**GOAL OF THE EXERCISE:**
Go through the entries below from the first line and output each one exactly, up to and including the line with "Resting vote fraction: 0%.".

**THE DATA:**
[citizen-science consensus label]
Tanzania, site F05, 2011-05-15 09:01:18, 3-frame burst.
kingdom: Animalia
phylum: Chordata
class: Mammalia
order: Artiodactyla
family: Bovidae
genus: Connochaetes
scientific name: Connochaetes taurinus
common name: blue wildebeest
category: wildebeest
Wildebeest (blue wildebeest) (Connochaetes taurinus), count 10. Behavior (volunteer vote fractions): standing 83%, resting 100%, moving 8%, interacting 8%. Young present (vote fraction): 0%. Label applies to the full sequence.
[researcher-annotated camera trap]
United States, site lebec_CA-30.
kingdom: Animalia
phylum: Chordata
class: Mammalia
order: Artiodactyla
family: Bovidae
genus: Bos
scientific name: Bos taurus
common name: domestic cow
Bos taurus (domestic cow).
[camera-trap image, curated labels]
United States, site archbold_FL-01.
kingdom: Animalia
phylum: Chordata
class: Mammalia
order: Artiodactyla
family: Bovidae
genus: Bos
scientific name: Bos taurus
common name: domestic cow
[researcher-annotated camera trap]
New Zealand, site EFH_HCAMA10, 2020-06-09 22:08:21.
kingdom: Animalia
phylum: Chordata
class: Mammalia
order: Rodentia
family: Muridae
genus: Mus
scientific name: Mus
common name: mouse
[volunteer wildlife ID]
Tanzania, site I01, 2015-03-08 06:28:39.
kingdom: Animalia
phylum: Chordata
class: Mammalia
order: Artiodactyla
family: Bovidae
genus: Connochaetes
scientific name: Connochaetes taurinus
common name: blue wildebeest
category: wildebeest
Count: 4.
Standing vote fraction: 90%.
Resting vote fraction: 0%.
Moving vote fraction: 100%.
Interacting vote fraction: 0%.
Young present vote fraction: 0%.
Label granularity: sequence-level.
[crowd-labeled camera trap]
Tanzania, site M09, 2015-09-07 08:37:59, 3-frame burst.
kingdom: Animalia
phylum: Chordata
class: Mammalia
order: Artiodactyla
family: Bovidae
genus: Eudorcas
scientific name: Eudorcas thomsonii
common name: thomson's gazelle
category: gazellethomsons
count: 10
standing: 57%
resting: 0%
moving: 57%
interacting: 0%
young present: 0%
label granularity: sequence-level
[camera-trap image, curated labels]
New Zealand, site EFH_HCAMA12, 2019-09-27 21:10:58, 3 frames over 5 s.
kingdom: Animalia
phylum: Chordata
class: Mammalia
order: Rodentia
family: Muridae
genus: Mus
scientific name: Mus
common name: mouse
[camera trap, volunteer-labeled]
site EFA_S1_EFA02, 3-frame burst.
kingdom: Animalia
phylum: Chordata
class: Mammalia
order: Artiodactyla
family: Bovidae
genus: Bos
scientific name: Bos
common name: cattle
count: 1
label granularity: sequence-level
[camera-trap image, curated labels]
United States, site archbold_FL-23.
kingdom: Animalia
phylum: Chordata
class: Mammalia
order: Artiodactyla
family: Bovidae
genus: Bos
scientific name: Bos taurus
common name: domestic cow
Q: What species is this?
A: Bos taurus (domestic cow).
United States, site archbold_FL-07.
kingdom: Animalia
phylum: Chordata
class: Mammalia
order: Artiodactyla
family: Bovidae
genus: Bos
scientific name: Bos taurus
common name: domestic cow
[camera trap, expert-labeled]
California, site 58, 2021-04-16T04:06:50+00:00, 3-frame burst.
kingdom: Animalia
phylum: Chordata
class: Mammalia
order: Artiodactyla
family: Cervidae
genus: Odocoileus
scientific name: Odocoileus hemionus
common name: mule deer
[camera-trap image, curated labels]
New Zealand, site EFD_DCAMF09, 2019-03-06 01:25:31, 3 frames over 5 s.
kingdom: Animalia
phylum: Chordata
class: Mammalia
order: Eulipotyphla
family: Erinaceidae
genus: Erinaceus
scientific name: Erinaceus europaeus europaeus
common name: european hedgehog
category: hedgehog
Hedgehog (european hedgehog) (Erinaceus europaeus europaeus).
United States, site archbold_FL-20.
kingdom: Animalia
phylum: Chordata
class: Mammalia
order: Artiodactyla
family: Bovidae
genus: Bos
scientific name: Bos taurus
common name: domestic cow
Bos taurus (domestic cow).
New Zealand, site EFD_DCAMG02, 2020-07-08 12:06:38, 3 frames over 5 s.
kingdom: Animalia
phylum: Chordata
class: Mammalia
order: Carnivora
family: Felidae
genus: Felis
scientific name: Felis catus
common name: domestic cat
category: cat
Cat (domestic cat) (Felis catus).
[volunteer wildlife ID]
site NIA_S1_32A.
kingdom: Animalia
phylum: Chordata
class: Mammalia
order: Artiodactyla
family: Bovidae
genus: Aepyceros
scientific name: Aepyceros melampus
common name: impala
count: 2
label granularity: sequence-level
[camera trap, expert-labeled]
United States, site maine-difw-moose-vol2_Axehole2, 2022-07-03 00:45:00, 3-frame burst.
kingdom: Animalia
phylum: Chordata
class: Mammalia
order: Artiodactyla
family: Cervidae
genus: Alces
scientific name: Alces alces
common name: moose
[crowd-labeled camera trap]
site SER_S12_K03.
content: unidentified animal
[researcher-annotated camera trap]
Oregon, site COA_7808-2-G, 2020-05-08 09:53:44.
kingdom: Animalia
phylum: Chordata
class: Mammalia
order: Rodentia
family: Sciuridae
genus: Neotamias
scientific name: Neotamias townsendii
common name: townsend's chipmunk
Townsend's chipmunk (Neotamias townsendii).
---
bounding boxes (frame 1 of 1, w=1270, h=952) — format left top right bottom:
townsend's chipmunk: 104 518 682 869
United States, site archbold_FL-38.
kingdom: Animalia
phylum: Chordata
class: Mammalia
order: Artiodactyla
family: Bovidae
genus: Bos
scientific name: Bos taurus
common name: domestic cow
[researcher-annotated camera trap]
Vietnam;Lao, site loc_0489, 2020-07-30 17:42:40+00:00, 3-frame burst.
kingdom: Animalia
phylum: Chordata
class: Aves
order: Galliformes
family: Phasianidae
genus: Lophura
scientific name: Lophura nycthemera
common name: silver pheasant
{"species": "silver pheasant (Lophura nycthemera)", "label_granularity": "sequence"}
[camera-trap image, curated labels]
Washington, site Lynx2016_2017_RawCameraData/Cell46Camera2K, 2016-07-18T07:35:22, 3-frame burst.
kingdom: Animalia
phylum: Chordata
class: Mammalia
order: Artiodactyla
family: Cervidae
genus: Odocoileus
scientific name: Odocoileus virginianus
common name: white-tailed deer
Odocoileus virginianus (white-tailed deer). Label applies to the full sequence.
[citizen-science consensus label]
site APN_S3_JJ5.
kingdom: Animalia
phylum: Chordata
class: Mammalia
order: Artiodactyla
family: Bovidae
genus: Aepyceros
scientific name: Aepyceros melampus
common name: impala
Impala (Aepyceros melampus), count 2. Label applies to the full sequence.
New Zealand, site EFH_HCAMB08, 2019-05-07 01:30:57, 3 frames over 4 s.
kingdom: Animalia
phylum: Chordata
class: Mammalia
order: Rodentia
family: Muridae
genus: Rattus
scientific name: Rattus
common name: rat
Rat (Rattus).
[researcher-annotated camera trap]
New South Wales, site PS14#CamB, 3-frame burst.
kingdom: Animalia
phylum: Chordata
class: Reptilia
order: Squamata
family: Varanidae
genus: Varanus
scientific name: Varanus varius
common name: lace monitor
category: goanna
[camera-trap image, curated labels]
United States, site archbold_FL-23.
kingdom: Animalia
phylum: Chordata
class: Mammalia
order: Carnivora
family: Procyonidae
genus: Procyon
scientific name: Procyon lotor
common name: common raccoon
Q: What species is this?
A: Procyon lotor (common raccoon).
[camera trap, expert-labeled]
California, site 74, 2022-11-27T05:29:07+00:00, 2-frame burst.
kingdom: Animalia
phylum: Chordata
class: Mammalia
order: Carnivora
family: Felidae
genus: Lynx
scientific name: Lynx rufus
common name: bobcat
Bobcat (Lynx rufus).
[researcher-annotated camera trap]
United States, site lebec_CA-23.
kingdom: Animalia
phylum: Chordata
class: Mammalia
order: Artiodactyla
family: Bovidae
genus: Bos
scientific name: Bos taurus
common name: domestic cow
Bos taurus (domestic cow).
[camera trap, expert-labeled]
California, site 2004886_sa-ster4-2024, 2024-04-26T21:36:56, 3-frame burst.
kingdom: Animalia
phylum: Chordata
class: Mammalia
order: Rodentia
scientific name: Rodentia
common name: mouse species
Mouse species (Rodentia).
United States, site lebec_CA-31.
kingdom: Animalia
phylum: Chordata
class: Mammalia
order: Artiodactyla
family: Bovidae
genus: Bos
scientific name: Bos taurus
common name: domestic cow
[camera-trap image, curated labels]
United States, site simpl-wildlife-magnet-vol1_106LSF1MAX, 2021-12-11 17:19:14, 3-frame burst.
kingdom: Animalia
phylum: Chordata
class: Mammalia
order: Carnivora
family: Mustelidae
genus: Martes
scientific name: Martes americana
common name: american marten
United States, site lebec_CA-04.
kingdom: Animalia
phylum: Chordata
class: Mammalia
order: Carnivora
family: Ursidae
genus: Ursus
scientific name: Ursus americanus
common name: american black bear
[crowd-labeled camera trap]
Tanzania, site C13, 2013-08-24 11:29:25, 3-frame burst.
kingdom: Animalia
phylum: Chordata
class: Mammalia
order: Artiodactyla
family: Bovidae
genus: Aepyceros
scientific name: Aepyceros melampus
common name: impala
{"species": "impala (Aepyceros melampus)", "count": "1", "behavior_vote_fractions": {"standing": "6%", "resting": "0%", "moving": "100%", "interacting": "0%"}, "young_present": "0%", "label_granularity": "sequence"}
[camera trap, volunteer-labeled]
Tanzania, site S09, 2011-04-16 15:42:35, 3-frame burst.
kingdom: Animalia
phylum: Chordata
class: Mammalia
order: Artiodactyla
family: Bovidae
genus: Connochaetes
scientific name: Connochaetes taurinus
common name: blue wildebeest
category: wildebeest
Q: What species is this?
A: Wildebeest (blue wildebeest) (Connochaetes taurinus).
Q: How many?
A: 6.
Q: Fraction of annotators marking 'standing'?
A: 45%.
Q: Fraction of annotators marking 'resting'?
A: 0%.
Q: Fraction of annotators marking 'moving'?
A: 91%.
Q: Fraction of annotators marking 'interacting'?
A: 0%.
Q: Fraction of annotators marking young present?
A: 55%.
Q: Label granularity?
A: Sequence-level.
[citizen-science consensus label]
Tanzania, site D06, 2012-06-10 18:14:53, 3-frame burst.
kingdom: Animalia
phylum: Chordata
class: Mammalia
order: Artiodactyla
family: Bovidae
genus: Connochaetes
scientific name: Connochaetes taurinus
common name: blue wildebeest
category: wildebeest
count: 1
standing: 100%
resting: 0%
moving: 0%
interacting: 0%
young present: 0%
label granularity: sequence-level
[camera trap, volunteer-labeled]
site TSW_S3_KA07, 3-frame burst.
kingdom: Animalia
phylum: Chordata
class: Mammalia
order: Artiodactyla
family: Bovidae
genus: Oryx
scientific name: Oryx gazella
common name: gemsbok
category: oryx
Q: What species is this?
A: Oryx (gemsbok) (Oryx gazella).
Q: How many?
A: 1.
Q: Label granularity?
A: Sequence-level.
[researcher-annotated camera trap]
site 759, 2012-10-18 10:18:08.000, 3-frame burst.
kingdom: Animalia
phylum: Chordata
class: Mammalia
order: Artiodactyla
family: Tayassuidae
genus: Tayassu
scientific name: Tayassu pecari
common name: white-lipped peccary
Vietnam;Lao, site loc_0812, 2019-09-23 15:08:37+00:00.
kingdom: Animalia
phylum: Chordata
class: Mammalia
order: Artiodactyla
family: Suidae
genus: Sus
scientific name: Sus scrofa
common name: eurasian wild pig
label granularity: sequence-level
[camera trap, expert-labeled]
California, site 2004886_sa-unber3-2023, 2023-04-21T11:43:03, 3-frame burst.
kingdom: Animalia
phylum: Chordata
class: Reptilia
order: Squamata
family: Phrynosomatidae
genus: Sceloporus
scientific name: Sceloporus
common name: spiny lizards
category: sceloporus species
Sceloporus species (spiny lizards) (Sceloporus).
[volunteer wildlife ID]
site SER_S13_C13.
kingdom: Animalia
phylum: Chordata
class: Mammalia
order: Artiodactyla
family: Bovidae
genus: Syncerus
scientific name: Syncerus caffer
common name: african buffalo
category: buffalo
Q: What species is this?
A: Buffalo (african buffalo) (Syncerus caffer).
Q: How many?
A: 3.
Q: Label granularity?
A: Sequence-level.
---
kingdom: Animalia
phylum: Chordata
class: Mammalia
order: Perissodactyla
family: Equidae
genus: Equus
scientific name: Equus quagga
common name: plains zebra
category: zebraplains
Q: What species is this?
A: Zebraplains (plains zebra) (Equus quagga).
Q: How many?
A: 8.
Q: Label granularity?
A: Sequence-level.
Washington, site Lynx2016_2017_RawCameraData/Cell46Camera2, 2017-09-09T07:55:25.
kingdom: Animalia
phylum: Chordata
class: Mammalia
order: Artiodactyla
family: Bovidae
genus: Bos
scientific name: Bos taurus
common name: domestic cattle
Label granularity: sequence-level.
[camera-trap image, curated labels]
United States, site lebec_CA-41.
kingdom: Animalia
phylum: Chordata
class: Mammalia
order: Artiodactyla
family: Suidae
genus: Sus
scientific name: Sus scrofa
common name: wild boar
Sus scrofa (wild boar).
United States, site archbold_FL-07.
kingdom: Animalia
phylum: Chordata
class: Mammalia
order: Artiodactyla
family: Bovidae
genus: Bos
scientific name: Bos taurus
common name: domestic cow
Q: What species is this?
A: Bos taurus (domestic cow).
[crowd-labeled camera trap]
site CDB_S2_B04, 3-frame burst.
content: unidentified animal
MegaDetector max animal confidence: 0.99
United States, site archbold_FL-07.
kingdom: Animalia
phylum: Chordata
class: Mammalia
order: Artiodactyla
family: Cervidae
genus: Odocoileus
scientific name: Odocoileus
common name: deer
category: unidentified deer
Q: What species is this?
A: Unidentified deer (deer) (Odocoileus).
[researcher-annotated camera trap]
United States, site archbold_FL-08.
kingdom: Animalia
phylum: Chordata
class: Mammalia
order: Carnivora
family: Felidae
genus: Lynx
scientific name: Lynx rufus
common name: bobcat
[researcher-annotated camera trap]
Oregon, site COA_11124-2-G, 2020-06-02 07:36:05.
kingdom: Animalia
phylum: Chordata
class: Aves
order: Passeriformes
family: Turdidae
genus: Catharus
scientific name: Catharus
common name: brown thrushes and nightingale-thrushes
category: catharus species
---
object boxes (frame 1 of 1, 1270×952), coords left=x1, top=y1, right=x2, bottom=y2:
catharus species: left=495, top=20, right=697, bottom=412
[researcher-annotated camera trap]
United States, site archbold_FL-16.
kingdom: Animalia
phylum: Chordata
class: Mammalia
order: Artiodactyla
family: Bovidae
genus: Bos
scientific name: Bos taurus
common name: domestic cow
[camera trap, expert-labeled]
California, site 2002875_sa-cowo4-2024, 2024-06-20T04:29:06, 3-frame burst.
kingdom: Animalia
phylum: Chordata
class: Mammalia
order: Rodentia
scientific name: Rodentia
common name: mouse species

**WORKED SOLUTION:**
[citizen-science consensus label]
Tanzania, site F05, 2011-05-15 09:01:18, 3-frame burst.
kingdom: Animalia
phylum: Chordata
class: Mammalia
order: Artiodactyla
family: Bovidae
genus: Connochaetes
scientific name: Connochaetes taurinus
common name: blue wildebeest
category: wildebeest
Wildebeest (blue wildebeest) (Connochaetes taurinus), count 10. Behavior (volunteer vote fractions): standing 83%, resting 100%, moving 8%, interacting 8%. Young present (vote fraction): 0%. Label applies to the full sequence.
[researcher-annotated camera trap]
United States, site lebec_CA-30.
kingdom: Animalia
phylum: Chordata
class: Mammalia
order: Artiodactyla
family: Bovidae
genus: Bos
scientific name: Bos taurus
common name: domestic cow
Bos taurus (domestic cow).
[camera-trap image, curated labels]
United States, site archbold_FL-01.
kingdom: Animalia
phylum: Chordata
class: Mammalia
order: Artiodactyla
family: Bovidae
genus: Bos
scientific name: Bos taurus
common name: domestic cow
[researcher-annotated camera trap]
New Zealand, site EFH_HCAMA10, 2020-06-09 22:08:21.
kingdom: Animalia
phylum: Chordata
class: Mammalia
order: Rodentia
family: Muridae
genus: Mus
scientific name: Mus
common name: mouse
[volunteer wildlife ID]
Tanzania, site I01, 2015-03-08 06:28:39.
kingdom: Animalia
phylum: Chordata
class: Mammalia
order: Artiodactyla
family: Bovidae
genus: Connochaetes
scientific name: Connochaetes taurinus
common name: blue wildebeest
category: wildebeest
Count: 4.
Standing vote fraction: 90%.
Resting vote fraction: 0%.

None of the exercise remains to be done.